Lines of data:

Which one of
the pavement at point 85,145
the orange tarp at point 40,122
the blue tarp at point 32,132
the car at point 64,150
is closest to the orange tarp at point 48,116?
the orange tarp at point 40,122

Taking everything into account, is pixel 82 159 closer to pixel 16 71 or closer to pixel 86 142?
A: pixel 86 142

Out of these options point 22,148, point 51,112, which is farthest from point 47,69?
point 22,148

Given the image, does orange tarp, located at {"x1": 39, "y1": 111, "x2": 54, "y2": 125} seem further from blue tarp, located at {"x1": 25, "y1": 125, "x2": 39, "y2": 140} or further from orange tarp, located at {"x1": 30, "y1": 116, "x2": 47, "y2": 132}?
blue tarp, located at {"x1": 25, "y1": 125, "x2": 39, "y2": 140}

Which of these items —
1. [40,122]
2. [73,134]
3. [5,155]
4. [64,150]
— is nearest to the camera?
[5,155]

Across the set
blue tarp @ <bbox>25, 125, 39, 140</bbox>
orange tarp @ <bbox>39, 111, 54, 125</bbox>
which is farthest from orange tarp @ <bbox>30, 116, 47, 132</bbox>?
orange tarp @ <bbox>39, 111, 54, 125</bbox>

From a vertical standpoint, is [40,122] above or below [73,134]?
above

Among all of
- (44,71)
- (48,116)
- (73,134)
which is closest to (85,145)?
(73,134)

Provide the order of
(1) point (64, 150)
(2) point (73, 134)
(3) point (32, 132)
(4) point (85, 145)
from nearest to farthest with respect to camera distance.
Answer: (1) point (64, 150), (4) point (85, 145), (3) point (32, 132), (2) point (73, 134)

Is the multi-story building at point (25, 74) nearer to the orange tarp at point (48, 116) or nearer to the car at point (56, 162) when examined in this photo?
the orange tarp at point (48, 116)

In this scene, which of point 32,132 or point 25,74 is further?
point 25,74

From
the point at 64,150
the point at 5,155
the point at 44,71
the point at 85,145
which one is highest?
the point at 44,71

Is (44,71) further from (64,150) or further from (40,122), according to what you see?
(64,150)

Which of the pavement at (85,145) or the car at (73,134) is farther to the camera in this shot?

_Required task_
Reproduce every line of the listing above without any changes.

_Result of this exercise_
Which one of
the pavement at point 85,145
the orange tarp at point 40,122
the blue tarp at point 32,132
the car at point 64,150
is closest to the orange tarp at point 48,116?
the orange tarp at point 40,122

Taking everything into account, is pixel 82 159 closer to pixel 16 71 or closer to pixel 86 142?
A: pixel 86 142

Out of these options point 22,148, point 51,112, which is farthest from point 47,69?
point 22,148

Given the image, does orange tarp, located at {"x1": 39, "y1": 111, "x2": 54, "y2": 125} seem further from blue tarp, located at {"x1": 25, "y1": 125, "x2": 39, "y2": 140} or further from orange tarp, located at {"x1": 30, "y1": 116, "x2": 47, "y2": 132}?
blue tarp, located at {"x1": 25, "y1": 125, "x2": 39, "y2": 140}

Which of these items —
1. [40,122]
2. [73,134]
3. [5,155]
4. [64,150]
— is nearest to the camera?
[5,155]

Across the set
blue tarp @ <bbox>25, 125, 39, 140</bbox>
orange tarp @ <bbox>39, 111, 54, 125</bbox>
which is farthest from orange tarp @ <bbox>30, 116, 47, 132</bbox>?
orange tarp @ <bbox>39, 111, 54, 125</bbox>

From a vertical standpoint, is [40,122] above or below [73,134]?
above

Among all of
- (44,71)
- (48,116)
- (73,134)
which is closest to (85,145)?
(73,134)

Provide the order of
(1) point (64, 150)
(2) point (73, 134)
(3) point (32, 132)
(4) point (85, 145)
from nearest to farthest with respect to camera distance.
Answer: (1) point (64, 150), (4) point (85, 145), (3) point (32, 132), (2) point (73, 134)

Is the multi-story building at point (25, 74) nearer to the orange tarp at point (48, 116) or nearer to the car at point (56, 162) when examined in this photo?
the orange tarp at point (48, 116)

In this scene, which of point 32,132 or point 25,74 is further?
point 25,74

From
the point at 64,150
the point at 5,155
the point at 44,71
the point at 85,145
which one is highest?
the point at 44,71

Is (44,71) further from (64,150) or further from (40,122), according to what you see?
(64,150)

Which of the pavement at (85,145) or the car at (73,134) is farther to the camera in this shot?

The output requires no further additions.